• [Text provided]:
Kambere Kahendo was cooking cassava leaves when the rebels arrived in her village in the northeast part of the Democratic Republic of Congo (DRC) one August afternoon. She hurriedly gathered her children inside the house and locked the door, praying the fighters would move on.

Moments later, gunshots erupted in the street. Her door was smashed from its hinges, and the rebels entered her home. Paralyzed by fear, Kahendo watched as the men began to slit her children's throats with a machete, one by one, smiling and singing as they killed. Then she passed out.

"Since then I've been having nightmares," the 52-year-old says. "I am troubled in my mind."

The massacre in the village of Mayi-Moya, about 30 miles north of the town of Beni, went largely unreported; in the region around Beni, which is located in the conflict-wracked province of North Kivu, little was remarkable about the assault. Since late 2014, the area has suffered a series of attacks, largely attributed to a Ugandan rebel group known as the Allied Democratic Forces (ADF). The violence has left nearly 700 civilians dead, according to Human Rights Watch, but local sources put the figure considerably higher.

• [Dataset excerpts]:
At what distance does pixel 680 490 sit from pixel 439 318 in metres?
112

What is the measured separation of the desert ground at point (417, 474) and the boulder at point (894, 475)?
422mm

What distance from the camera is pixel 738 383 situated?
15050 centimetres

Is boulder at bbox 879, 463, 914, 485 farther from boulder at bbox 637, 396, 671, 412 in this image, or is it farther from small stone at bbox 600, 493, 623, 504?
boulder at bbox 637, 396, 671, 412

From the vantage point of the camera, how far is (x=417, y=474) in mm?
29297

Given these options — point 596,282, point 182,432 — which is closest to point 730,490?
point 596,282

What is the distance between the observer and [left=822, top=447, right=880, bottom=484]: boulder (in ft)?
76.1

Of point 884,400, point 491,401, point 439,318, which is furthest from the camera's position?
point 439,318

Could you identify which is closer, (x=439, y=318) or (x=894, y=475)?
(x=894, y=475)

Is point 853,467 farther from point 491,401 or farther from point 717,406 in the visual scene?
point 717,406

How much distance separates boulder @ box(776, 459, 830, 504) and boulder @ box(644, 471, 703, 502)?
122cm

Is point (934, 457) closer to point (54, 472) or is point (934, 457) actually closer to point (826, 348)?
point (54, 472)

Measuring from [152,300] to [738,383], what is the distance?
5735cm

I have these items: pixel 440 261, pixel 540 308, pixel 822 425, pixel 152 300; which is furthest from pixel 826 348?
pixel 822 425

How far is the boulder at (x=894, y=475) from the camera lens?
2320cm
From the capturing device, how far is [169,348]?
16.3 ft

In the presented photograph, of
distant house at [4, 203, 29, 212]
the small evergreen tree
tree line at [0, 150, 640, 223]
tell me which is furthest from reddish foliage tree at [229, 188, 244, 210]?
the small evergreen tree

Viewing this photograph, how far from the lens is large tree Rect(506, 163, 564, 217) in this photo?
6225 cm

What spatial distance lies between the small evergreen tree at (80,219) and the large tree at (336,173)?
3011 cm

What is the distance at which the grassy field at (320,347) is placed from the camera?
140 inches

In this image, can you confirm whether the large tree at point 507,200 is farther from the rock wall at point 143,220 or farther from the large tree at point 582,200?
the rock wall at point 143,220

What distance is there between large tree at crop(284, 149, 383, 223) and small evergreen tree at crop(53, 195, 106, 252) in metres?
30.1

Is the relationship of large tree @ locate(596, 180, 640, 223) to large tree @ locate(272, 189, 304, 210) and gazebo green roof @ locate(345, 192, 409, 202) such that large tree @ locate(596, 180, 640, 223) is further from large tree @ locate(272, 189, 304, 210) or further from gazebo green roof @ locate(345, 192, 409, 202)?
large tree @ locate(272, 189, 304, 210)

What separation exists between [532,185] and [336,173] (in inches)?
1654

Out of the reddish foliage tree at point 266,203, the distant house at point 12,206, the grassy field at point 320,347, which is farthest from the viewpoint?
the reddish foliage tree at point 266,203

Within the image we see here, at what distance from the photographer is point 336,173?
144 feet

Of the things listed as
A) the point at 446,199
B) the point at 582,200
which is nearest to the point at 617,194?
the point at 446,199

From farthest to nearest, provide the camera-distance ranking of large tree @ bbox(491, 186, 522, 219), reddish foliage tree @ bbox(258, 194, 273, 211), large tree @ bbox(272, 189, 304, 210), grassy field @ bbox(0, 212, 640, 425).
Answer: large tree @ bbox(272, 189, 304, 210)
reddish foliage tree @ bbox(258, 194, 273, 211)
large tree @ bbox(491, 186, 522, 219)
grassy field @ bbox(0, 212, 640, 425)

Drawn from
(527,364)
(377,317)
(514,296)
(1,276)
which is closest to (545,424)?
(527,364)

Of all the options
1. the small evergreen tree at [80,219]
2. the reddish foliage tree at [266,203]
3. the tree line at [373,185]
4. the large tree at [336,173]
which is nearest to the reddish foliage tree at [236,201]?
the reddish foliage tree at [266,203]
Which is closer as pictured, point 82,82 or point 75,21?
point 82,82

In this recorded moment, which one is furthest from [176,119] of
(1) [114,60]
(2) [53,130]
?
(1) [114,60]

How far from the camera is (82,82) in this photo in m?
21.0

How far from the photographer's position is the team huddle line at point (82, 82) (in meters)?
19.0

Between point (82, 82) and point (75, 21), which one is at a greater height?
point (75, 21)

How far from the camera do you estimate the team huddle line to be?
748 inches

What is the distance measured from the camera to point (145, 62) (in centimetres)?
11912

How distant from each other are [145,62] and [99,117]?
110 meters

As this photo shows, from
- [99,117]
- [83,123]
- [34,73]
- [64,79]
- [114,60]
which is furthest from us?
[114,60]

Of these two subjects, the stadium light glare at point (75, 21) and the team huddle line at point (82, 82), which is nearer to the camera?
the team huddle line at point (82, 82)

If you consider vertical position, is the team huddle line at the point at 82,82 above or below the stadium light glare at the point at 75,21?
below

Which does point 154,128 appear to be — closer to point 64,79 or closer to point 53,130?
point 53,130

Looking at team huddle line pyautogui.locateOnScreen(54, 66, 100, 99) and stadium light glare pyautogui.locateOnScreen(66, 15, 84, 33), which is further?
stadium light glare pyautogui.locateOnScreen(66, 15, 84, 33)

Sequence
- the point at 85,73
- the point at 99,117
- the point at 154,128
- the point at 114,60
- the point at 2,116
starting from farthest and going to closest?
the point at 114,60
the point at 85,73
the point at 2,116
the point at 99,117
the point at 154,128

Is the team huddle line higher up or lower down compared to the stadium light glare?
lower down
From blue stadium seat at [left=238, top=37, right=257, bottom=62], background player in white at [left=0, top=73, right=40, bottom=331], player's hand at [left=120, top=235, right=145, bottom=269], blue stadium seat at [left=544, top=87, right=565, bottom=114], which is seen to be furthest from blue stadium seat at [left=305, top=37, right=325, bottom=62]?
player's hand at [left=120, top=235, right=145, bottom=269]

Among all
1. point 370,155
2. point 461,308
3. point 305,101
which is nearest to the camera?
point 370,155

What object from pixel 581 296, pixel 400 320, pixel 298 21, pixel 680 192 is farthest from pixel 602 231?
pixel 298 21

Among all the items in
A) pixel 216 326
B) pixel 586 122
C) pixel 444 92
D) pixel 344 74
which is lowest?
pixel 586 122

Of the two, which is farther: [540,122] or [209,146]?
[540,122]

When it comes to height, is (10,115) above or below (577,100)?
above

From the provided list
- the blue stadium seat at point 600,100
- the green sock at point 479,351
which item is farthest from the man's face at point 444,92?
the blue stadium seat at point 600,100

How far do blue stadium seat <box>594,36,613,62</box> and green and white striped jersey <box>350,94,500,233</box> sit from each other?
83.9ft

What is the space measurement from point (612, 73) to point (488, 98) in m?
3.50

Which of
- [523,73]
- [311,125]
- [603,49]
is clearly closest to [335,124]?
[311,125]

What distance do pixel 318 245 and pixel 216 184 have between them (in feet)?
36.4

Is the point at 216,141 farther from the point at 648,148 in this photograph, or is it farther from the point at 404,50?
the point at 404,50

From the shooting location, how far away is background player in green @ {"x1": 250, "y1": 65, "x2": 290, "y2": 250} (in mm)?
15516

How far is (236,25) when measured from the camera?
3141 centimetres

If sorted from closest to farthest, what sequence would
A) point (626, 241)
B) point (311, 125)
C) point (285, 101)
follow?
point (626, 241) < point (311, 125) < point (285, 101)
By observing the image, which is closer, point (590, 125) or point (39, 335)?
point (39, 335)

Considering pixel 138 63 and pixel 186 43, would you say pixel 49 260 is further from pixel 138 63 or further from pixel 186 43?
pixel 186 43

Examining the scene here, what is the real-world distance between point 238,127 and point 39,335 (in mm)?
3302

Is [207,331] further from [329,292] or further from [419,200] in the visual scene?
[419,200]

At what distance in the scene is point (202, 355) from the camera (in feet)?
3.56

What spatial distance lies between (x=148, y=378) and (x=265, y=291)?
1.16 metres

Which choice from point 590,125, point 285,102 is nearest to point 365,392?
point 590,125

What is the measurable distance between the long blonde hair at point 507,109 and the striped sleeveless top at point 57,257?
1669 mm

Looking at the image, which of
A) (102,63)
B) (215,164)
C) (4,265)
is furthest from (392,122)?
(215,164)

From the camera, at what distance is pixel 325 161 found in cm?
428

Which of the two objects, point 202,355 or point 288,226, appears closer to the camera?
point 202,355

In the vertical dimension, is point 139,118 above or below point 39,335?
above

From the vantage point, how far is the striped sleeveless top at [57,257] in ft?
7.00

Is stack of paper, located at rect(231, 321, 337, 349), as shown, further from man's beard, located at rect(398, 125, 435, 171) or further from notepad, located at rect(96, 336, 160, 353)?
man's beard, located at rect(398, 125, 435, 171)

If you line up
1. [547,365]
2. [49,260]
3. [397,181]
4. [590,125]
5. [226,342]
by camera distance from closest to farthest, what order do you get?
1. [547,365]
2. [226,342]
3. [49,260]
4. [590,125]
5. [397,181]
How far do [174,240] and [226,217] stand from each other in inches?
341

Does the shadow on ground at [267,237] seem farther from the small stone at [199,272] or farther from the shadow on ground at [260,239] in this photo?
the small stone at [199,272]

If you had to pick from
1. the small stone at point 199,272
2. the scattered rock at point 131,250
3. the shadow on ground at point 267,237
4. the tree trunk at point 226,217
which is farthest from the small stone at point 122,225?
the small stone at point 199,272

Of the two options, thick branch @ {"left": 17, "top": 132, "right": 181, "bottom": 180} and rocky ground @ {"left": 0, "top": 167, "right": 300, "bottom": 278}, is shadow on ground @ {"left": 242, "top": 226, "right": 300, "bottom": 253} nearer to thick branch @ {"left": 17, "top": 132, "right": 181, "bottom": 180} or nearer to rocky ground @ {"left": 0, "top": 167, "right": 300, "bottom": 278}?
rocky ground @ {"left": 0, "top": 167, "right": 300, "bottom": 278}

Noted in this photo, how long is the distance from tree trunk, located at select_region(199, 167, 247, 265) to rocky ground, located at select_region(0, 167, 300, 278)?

• [Task instructions]:
A. List every named place mentioned in the passage on the Mayi-Moya massacre, including the country, province, town, and village.
B. In the passage on the Mayi-Moya massacre, which group are the attacks around Beni since late 2014 largely attributed to?
The items come from a different source than the text.

• [Solutions by task]:
A. Democratic Republic of Congo (DRC), Mayi-Moya, Beni, North Kivu

B. A Ugandan rebel group known as the Allied Democratic Forces (ADF).